*** Opening of Available data ***

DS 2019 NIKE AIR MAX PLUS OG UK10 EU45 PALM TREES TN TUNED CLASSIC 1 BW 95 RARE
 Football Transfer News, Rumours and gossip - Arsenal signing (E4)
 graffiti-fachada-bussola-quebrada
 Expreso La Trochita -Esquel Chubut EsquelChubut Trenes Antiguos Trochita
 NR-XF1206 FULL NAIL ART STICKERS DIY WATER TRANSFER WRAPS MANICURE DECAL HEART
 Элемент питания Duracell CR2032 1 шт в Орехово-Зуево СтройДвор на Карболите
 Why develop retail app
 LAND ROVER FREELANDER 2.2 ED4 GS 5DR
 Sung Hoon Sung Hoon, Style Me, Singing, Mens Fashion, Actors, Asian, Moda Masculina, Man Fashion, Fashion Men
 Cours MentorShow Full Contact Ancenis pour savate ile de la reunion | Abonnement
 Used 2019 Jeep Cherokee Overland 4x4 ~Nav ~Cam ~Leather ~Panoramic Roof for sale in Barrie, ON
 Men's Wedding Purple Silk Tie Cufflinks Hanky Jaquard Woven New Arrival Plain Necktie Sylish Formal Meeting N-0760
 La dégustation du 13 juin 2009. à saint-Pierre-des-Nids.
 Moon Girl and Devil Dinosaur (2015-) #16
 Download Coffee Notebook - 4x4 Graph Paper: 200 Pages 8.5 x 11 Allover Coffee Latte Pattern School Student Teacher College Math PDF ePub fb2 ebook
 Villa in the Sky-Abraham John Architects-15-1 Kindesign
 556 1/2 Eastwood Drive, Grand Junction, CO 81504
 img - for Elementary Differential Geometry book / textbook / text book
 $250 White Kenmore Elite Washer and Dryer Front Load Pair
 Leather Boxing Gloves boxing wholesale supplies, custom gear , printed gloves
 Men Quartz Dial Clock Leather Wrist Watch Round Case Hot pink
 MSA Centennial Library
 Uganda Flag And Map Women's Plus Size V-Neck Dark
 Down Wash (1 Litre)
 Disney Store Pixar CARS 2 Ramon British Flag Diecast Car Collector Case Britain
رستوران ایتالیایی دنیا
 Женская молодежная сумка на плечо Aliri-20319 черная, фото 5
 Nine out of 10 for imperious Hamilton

*** Close of Available data ***

Across all the records above, find each line with "Case" in it and copy it.

[Completed exercise]
 Men Quartz Dial Clock Leather Wrist Watch Round Case Hot pink
 Disney Store Pixar CARS 2 Ramon British Flag Diecast Car Collector Case Britain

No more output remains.